作詞 高野辰之
作曲 岡野貞一
1.秋の夕日に 照る山紅葉
濃いも薄いも 数ある中に
松をいろどる 楓や蔦は
山のふもとの 裾模様
2.渓(たに)の流れに 散り浮く紅葉
波にゆられて 離れて寄って
赤や黄色の 色さまざまに
水の上にも 織る錦
目を閉じれば、この彩り豊かな山々が浮かんできますね。
作詞をした高野辰之氏は、山の紅葉の様を着物や織物にたとえています。私たちは紅葉と言えば、山全体の木々の美しさだけを見がちですが、高野氏は水面に散り浮く紅葉の色合いに感動し、2番の歌詞にその美しさを表しています。彼は長野県下水内郡(しもみのちぐん)の生まれで、帰郷するたびに通る駅周辺の秋の景色に心打たれ、詞を作ったと言われています。

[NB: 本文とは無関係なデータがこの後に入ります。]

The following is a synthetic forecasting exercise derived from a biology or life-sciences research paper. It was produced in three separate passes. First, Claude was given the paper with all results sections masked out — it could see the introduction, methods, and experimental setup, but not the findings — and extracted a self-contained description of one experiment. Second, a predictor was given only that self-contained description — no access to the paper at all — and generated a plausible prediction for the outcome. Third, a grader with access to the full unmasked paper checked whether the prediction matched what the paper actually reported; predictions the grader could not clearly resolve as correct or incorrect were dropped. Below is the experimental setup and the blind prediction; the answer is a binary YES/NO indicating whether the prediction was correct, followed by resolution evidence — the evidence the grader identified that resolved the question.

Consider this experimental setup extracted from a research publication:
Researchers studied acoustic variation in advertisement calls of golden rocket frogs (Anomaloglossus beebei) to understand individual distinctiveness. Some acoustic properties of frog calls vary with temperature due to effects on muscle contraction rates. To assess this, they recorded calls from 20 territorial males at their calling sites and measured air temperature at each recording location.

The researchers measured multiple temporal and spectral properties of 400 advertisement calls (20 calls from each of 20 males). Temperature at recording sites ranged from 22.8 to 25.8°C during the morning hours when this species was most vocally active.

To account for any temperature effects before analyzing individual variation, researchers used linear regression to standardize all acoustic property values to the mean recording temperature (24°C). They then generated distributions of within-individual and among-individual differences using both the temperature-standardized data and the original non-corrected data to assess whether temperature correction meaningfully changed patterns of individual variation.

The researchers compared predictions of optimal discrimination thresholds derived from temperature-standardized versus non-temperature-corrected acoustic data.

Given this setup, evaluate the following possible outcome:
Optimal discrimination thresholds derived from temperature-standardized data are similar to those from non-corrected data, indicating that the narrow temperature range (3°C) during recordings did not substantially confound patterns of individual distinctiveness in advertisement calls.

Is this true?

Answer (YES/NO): YES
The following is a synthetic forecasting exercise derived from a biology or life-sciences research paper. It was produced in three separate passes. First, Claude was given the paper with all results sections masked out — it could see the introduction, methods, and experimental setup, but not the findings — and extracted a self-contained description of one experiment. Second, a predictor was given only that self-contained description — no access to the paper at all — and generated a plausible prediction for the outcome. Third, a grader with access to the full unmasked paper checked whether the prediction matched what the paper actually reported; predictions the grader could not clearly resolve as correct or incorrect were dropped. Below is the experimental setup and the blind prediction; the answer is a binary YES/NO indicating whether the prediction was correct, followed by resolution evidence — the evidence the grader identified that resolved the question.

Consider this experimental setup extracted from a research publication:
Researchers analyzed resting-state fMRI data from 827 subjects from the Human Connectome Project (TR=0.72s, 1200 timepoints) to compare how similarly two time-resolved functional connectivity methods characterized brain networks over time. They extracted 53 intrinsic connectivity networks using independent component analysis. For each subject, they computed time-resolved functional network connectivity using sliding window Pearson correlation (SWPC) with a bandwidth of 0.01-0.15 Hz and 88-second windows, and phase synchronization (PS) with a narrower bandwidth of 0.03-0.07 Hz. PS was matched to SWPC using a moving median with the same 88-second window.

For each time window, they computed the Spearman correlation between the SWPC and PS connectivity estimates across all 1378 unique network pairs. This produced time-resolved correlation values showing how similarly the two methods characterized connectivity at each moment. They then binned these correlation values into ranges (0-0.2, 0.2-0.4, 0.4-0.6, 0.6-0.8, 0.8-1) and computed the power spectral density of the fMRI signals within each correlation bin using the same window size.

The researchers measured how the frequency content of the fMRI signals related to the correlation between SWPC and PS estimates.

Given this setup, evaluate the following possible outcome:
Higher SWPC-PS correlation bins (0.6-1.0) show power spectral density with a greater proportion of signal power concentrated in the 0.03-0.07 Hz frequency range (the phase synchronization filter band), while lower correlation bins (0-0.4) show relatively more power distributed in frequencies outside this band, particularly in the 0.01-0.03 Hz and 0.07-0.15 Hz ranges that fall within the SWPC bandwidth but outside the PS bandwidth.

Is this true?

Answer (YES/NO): YES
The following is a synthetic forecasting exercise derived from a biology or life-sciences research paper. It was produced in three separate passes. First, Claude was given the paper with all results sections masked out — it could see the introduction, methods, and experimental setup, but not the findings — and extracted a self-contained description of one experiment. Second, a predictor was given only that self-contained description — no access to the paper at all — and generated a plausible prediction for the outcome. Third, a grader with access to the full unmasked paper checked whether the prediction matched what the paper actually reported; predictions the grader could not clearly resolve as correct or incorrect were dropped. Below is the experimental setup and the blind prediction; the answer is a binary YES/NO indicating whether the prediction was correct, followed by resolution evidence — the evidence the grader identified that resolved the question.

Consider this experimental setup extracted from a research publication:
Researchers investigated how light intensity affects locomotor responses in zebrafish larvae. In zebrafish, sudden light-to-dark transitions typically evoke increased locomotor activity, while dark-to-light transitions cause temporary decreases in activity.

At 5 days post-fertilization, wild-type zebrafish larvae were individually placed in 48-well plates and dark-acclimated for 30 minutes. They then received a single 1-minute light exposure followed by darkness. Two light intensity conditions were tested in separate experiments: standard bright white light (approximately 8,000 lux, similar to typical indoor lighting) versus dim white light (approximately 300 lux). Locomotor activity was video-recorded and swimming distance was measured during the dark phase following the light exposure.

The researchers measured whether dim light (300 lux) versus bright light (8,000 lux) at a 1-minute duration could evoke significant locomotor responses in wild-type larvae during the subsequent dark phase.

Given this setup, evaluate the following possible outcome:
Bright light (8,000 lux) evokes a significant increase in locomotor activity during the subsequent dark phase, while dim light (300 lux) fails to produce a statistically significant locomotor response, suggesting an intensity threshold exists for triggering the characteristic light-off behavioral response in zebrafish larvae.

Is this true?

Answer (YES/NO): YES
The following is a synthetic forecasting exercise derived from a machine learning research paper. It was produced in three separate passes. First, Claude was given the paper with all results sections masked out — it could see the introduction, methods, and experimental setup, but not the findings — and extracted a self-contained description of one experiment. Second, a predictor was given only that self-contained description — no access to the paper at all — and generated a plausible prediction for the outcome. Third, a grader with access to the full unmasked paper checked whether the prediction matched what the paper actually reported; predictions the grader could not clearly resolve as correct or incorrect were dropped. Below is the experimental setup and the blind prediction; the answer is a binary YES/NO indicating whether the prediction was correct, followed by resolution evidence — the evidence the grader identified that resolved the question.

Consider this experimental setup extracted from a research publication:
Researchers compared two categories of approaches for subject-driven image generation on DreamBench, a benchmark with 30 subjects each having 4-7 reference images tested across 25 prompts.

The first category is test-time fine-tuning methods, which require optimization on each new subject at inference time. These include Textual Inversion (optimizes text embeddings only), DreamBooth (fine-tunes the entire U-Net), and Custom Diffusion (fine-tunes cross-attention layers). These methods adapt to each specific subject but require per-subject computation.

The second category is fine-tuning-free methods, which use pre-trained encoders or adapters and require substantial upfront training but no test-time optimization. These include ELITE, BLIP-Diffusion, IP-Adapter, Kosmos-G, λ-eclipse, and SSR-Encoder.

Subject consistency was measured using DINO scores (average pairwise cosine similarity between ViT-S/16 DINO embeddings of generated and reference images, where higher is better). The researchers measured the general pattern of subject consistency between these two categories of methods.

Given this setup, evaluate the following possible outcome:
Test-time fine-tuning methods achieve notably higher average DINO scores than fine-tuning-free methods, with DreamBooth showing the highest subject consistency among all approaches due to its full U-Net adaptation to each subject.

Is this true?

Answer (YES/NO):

作曲した岡野貞一氏は、幼くして父を失い、貧しい中で成長し、14歳でキリスト教の洗礼を受けています。
彼は少年時代に、当時珍しい讃美歌にふれ、その旋律やハーモーニーに豊かな感性を養われたそうです。
私は小学生の時、遠足で近くの山に行き、紅葉が周りをぱーっと明るくするくらい美しかったのを覚えています。友だちと一緒に、「誰が一番きれいな葉っぱを見つけるか!」と、競うようにして拾いました。
黄色や朱色の葉っぱにワクワクし、宝物のように大切にしまっていた事を今でも思い出します。